-- Task list --
A: Answer these questions using the passage on small data techniques:
(i) How many training images does one-shot learning require?
(ii) According to Betancourt, where might a published dataset used for transfer learning come from?
(iii) In the transfer learning example, how many images of scratches on electronic products are used?
B: Transcribe the passage on small data techniques between "Through transfer learning, 1,000" and "phone manufacturing line).", inclusive.

-- Selected passage --
* START *

But recent advances in small data techniques have the potential to open AI to a broad range of industries that work with much smaller sets of data.
Small Data Techniques
One of the most popular techniques for training AI on a small amount of data is few-shot learning. As its name suggests, the technique requires just a few data points.
“Traditionally, you tried to train models with millions of observations,” Betancourt said. “In few-shot learning what you do is change the question. You say: ‘I have three samples. One for car, one for dog and one for cat.’ The challenge for the model is not to say which it is every time you get a new image… Instead, they try to find which is the most similar one… You reformulate the question. Now, [the model] is not saying whether it’s a dog or a cat. Instead, it is saying: ‘from the samples I have, this is most similar to a dog.’
The technique is mainly used for training computer vision for manufacturing lines. It allows manufacturers to cheaply categorize objects, even when data scarcity is an issue. One-shot learning is an extreme variation of few-shot learning that requires just a single training image.
Transfer learning is another breakthrough AI training technique.
“Maybe you don’t have enough data but there is a dataset published that you can use to train a first version of your model,” Betancourt said. “That data might come from a competitor or a [research] paper.”
Through transfer learning, 1,000 images of scratches on a variety of electronic products could be used to train an AI model to detect scratches on cell phones.
Synthetic data generation is another revolutionary technology. An AI model can be trained on synthetic data (for example, a 3D model of a scratched cell phone) before transferring that learning to real data sets (a cell phone manufacturing line).

* END *

(Saved entries)
* START *

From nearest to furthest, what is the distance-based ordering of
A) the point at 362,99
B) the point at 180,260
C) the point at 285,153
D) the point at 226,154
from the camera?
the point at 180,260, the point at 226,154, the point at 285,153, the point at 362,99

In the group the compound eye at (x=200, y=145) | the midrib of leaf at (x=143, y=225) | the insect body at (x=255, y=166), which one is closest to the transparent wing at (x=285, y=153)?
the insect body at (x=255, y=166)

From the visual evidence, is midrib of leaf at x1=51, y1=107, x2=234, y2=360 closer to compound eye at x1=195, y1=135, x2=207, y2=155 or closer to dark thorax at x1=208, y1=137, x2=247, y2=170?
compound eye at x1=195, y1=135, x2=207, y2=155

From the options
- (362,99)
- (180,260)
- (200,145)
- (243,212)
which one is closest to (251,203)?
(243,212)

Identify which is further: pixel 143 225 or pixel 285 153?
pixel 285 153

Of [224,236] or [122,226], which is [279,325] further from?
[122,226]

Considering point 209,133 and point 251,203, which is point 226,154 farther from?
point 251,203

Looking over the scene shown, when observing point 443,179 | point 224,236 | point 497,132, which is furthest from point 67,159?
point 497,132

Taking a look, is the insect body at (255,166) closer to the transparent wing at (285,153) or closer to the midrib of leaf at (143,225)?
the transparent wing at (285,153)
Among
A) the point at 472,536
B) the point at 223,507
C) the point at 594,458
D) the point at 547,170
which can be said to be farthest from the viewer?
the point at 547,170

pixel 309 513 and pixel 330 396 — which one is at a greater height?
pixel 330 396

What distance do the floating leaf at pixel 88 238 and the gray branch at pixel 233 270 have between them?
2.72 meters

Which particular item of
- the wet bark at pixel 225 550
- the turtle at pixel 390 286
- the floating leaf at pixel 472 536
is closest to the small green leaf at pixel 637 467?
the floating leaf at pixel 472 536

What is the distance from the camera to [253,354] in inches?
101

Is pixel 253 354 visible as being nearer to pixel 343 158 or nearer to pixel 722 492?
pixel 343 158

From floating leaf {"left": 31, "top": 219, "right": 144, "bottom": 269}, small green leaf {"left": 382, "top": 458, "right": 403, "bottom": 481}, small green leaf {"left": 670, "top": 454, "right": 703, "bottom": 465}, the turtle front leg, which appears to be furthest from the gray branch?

* END *

-- Answers to each task --
A:
(i) A single training image.
(ii) From a competitor or a research paper.
(iii) 1,000 images.

B:
Through transfer learning, 1,000 images of scratches on a variety of electronic products could be used to train an AI model to detect scratches on cell phones.
Synthetic data generation is another revolutionary technology. An AI model can be trained on synthetic data (for example, a 3D model of a scratched cell phone) before transferring that learning to real data sets (a cell phone manufacturing line).